Short descriptive text snippets
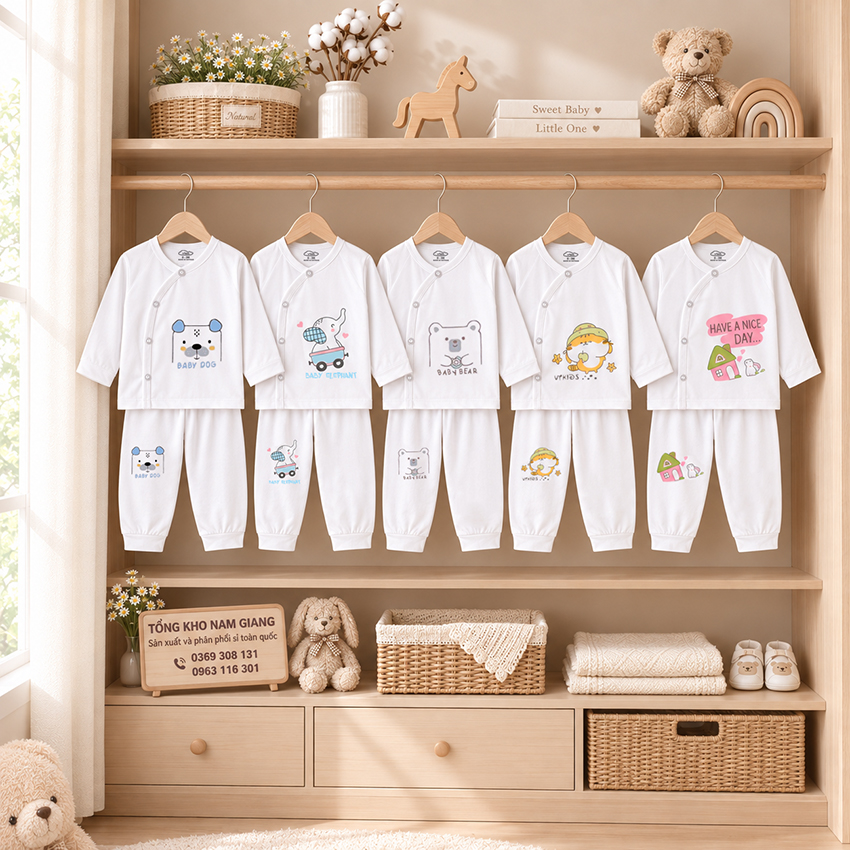 Bộ dài sơ sinh thun lạnh VTKids cài lệch VTBD29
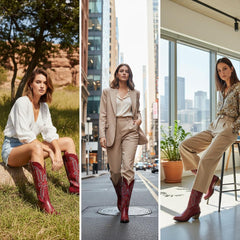 Tuhoomall Western Floral Embroidered Cowboy Boots for Women, Slip-On Low Chunky Heel, All-Season Comfort and Style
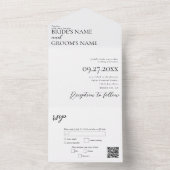 Bohoフォトミニマルモダンスシンプルト結婚 オールインワン招待状 (内側)
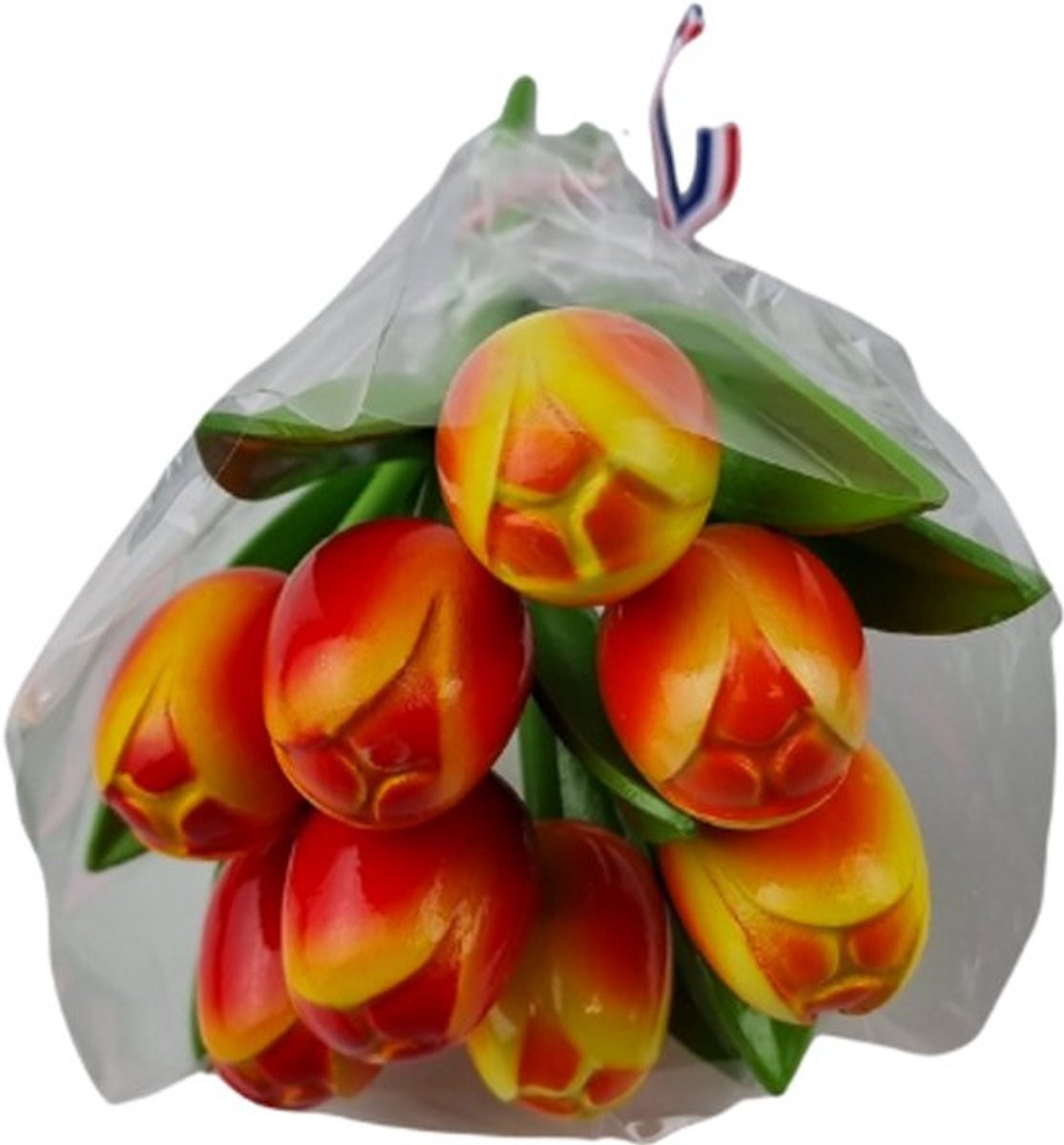Boeketje houten tulpen in rode tinten, 8 stuks, lengte 18 cm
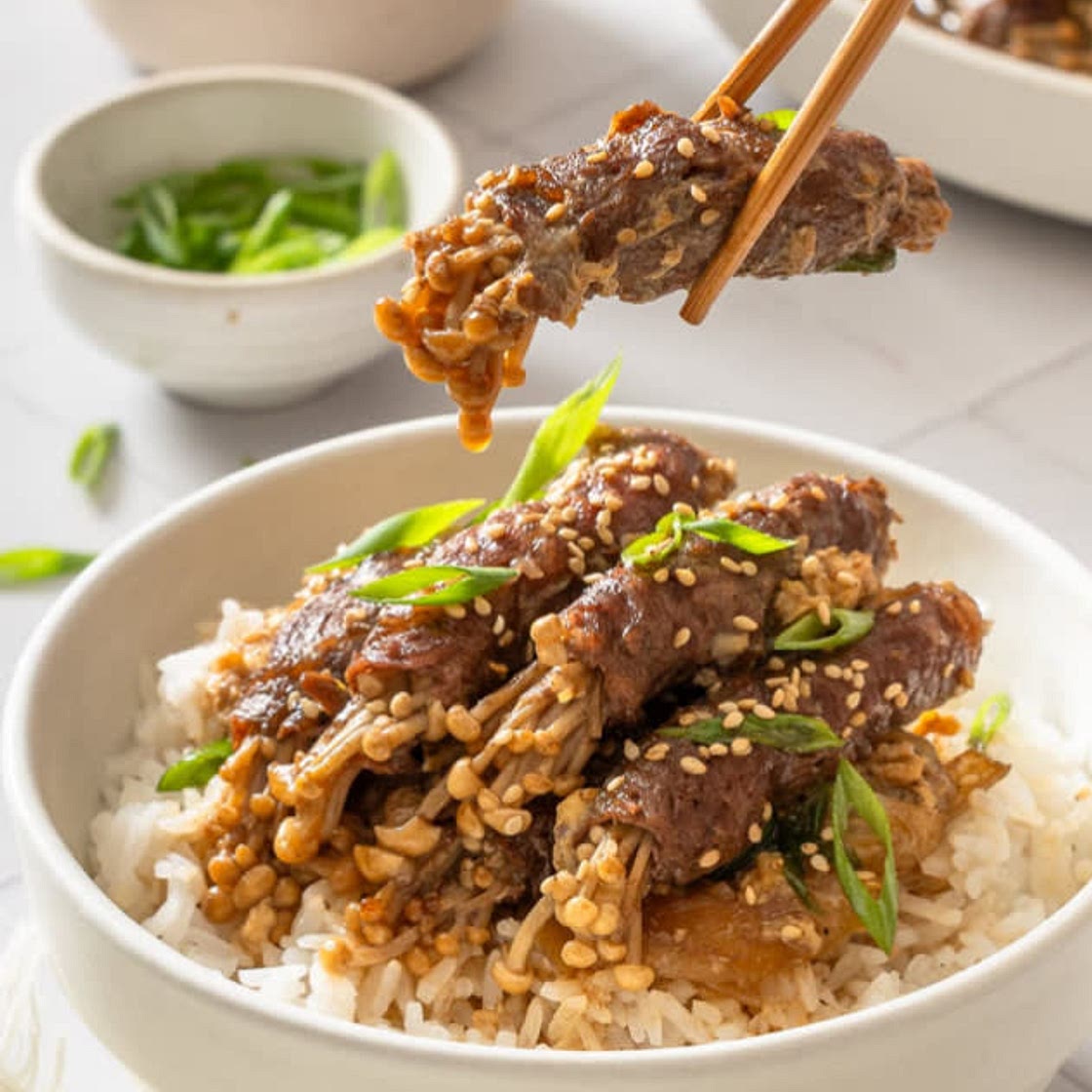 Enoki beef rolls
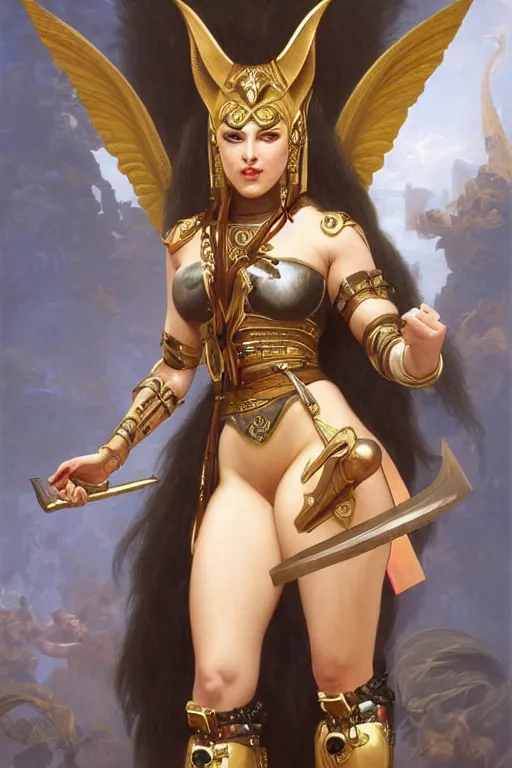 Prompt: full portrait of a beautiful female Anubis warrior, Mystical Valkyrie, Regal, Realistic, Refined, Detailed Digital Art, Oil Painting, François Boucher, William-Adolphe Bouguereau, Art Frahm, Steampunk, Walt Disney (1937), WLOP, Rossdraws, frank frazetta, dynamic lighting, daily deviation, very very very very very beautiful, character illustration by Greg Rutkowski, Thomas Kinkade, trending on artstation, Highly Detailed, Cinematic Lighting, Unreal Engine, 8k, HD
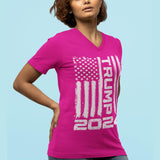 shop4ever Trump Flag 2024 Women's V-Neck T-Shirt Medium Pink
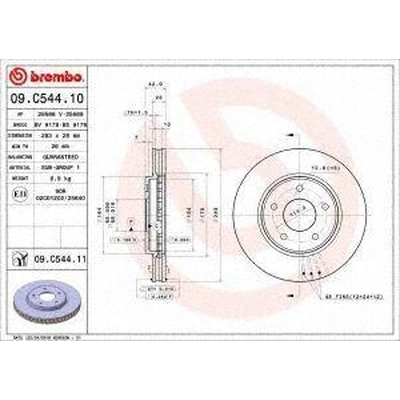 Front Premium Rotor by BREMBO - 09.C544.11 (1 Qty) pa3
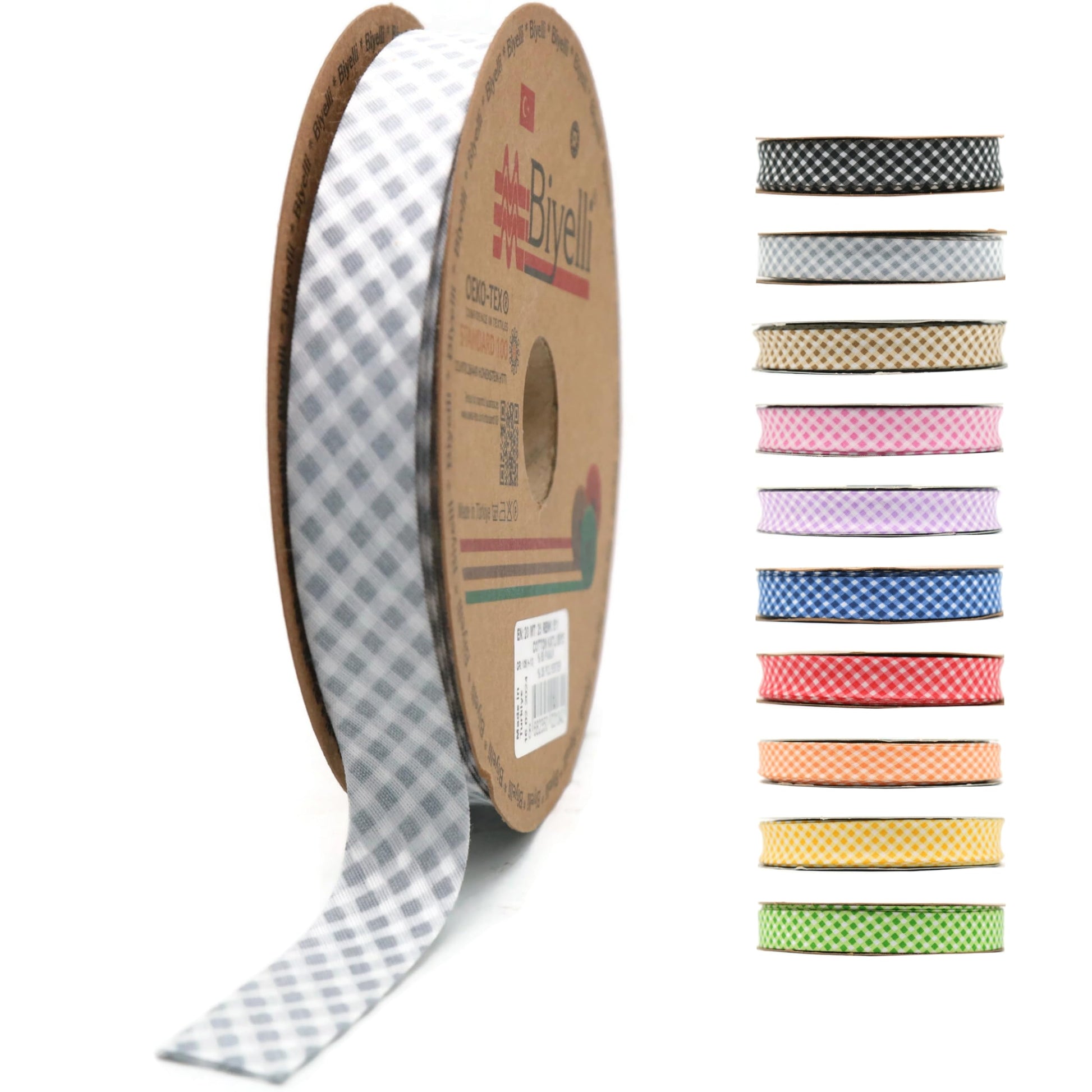 Cotton Fold Bias Binding Tape - 3/4 Inches (20mm) Wide - 27 Yards - Plaid Single Fold Cotton Fold Bias Binding Tape for Sewing Clothing DIY Purple E7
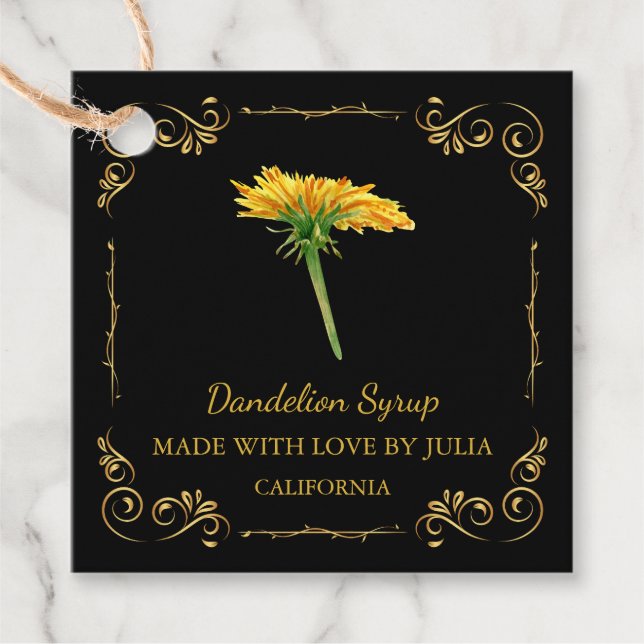 Vintage Homemade Dandelion Syrup Square Hang Tag (Front)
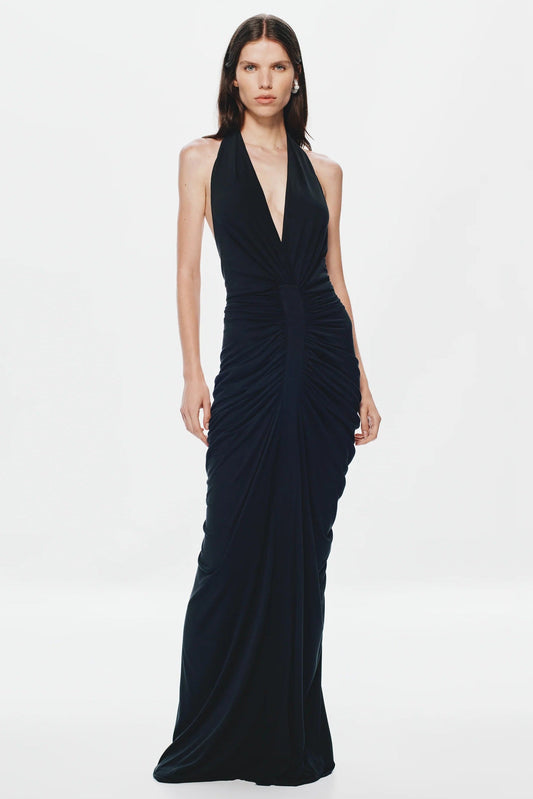 Misha Venus Gathered Cupro Dress - Black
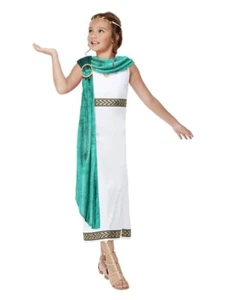 Diosa Romana Niños Disfraz Cleopatra Egipcia Toga Libro Día Elegante Vestido Conjunto - Imagen 1 de 1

• WHAT YOU NEED TO DO:
Edit the records from the first one through the line containing "Vintage Homemade Dandelion", inclusive, so that "Cotton" becomes "Linen" and nothing else changes. Give only these lines, without the pictures.

• SOLVED EXERCISE:
 Bộ dài sơ sinh thun lạnh VTKids cài lệch VTBD29
 Tuhoomall Western Floral Embroidered Cowboy Boots for Women, Slip-On Low Chunky Heel, All-Season Comfort and Style
 Bohoフォトミニマルモダンスシンプルト結婚 オールインワン招待状 (内側)
Boeketje houten tulpen in rode tinten, 8 stuks, lengte 18 cm
 Enoki beef rolls
 Prompt: full portrait of a beautiful female Anubis warrior, Mystical Valkyrie, Regal, Realistic, Refined, Detailed Digital Art, Oil Painting, François Boucher, William-Adolphe Bouguereau, Art Frahm, Steampunk, Walt Disney (1937), WLOP, Rossdraws, frank frazetta, dynamic lighting, daily deviation, very very very very very beautiful, character illustration by Greg Rutkowski, Thomas Kinkade, trending on artstation, Highly Detailed, Cinematic Lighting, Unreal Engine, 8k, HD
 shop4ever Trump Flag 2024 Women's V-Neck T-Shirt Medium Pink
 Front Premium Rotor by BREMBO - 09.C544.11 (1 Qty) pa3
 Linen Fold Bias Binding Tape - 3/4 Inches (20mm) Wide - 27 Yards - Plaid Single Fold Linen Fold Bias Binding Tape for Sewing Clothing DIY Purple E7
 Vintage Homemade Dandelion Syrup Square Hang Tag (Front)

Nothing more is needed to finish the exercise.